The lines to find are those in the entries that hold the word "resource"; copy every one of them.

*** Opening of DATA FOR THIS EXERCISE ***

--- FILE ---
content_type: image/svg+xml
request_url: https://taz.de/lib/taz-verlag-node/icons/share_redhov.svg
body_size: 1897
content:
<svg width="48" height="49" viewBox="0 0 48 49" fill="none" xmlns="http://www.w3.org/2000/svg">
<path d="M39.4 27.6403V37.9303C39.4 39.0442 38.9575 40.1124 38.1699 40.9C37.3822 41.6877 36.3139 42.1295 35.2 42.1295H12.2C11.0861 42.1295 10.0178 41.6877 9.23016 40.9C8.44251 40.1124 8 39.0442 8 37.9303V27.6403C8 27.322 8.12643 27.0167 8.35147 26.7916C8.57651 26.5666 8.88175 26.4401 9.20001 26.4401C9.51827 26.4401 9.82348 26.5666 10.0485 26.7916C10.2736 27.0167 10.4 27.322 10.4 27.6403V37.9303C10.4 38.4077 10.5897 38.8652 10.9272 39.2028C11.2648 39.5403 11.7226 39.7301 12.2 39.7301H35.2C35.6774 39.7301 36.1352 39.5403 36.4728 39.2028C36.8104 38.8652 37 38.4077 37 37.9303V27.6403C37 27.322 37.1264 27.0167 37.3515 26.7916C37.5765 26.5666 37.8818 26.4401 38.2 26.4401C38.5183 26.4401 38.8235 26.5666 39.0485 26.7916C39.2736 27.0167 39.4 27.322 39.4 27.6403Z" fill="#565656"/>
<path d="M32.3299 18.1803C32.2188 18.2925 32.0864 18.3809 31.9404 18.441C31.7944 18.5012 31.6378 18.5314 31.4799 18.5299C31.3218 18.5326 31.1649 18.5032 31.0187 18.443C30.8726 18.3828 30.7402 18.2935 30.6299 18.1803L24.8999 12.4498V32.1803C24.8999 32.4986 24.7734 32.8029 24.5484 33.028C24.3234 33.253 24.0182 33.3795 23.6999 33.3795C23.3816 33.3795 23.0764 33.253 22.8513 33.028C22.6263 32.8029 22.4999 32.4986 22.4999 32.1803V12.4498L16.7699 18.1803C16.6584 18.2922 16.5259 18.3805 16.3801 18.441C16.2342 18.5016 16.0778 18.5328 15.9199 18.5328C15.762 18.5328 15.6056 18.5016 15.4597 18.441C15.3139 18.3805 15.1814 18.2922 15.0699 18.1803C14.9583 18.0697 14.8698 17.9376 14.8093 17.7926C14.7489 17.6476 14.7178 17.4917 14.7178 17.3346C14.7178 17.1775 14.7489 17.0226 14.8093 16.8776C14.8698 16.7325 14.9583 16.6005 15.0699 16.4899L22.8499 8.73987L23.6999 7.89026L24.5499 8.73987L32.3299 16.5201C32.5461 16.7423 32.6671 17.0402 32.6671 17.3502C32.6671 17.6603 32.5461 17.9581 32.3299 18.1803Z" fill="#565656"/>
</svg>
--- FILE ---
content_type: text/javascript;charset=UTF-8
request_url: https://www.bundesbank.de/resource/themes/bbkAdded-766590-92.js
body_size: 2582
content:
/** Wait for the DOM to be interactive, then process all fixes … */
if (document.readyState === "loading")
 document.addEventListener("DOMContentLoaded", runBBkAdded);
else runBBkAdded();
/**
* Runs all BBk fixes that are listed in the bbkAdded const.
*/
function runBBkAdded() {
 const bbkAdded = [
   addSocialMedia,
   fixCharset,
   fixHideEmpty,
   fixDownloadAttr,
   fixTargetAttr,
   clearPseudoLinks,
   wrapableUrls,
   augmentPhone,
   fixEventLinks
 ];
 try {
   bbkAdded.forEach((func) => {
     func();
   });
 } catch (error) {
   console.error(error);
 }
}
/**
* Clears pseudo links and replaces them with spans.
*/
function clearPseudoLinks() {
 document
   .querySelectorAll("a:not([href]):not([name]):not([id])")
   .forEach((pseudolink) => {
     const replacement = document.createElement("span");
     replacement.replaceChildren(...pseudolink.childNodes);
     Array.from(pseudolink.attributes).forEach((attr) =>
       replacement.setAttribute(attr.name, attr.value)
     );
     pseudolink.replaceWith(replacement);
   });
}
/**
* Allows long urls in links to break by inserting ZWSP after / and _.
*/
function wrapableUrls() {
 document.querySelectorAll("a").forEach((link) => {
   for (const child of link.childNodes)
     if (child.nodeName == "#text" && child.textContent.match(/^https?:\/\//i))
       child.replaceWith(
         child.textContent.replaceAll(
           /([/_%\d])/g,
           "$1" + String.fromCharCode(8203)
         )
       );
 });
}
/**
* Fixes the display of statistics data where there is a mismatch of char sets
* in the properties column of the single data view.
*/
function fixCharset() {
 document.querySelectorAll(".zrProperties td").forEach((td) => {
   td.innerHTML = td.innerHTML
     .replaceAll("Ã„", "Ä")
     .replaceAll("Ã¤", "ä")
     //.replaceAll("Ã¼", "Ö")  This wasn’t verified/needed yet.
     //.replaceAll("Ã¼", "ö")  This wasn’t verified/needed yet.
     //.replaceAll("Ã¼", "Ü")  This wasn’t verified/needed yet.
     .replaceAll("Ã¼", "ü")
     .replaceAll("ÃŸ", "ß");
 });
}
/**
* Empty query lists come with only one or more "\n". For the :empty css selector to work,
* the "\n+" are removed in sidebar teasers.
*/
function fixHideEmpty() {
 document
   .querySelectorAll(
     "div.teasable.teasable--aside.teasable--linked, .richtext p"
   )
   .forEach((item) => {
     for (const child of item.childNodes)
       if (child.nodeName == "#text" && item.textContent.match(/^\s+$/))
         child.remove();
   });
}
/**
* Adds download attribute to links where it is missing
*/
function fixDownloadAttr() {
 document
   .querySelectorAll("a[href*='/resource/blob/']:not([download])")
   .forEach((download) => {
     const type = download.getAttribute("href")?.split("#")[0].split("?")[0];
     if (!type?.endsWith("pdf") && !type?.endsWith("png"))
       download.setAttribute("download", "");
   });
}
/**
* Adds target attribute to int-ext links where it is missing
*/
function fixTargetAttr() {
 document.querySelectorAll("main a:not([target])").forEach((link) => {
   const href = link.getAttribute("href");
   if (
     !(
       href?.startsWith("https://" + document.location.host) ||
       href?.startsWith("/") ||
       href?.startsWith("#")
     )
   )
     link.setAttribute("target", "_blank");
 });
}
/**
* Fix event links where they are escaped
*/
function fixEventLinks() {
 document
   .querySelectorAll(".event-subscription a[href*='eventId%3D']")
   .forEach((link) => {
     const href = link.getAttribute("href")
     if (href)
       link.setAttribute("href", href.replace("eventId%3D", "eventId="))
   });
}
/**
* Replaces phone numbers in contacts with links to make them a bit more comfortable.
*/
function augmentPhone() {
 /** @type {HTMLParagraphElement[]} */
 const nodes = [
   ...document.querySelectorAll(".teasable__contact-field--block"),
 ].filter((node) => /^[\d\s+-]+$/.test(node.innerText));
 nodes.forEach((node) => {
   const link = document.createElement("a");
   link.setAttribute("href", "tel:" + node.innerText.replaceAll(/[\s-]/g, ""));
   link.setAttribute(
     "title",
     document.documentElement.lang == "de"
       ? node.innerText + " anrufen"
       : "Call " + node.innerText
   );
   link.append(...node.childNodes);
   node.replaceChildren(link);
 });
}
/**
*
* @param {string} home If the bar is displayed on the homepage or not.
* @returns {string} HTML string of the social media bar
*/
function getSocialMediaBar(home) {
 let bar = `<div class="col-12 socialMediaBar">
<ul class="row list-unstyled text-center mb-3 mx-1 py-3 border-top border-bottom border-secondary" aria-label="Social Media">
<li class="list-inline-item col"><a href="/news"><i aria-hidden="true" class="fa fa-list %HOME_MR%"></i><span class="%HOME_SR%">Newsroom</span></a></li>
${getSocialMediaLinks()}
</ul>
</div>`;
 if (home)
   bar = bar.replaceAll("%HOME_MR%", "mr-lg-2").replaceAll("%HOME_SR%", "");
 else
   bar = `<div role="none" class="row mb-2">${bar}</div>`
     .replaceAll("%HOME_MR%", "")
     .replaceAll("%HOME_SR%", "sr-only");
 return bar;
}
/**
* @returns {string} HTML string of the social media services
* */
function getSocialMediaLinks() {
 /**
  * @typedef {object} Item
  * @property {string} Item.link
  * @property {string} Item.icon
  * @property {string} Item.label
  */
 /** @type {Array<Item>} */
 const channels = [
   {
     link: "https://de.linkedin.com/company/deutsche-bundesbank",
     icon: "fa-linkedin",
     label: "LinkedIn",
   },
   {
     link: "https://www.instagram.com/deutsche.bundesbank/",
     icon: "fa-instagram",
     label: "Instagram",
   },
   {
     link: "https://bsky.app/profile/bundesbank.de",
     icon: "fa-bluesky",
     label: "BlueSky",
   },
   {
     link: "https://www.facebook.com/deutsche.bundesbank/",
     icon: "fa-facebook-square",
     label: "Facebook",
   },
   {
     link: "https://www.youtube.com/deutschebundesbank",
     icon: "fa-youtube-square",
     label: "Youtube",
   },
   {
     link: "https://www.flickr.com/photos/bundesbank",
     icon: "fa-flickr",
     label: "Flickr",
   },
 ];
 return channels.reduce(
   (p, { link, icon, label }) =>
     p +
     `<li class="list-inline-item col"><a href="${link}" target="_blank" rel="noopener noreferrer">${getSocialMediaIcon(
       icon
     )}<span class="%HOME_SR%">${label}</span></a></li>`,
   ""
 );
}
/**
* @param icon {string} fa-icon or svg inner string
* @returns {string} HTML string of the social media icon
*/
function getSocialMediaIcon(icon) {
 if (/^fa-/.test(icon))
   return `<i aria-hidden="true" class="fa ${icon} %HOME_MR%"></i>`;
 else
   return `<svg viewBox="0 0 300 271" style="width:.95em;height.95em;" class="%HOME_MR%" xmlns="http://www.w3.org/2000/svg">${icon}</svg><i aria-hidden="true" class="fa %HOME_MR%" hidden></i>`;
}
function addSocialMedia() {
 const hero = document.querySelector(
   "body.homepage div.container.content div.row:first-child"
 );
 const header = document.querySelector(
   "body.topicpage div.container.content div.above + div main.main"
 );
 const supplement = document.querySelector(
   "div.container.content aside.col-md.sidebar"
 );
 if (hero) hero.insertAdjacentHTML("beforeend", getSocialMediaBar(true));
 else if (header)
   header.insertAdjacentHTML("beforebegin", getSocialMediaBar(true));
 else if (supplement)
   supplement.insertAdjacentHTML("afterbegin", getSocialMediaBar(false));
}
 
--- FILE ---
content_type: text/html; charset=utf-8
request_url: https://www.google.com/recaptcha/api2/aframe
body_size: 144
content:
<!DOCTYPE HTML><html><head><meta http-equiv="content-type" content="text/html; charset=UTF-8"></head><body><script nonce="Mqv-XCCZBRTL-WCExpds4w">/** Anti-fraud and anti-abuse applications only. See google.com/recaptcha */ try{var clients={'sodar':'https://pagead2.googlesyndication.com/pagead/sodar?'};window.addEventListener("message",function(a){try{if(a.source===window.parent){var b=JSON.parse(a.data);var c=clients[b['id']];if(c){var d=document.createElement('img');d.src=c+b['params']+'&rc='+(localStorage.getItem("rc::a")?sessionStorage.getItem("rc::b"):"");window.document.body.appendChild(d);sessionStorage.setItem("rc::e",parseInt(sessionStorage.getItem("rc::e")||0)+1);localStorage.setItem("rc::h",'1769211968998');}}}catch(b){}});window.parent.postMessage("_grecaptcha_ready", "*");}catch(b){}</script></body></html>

*** Close of DATA FOR THIS EXERCISE ***

RESPONSE TO THIS TASK =
request_url: https://www.bundesbank.de/resource/themes/bbkAdded-766590-92.js
   .querySelectorAll("a[href*='/resource/blob/']:not([download])")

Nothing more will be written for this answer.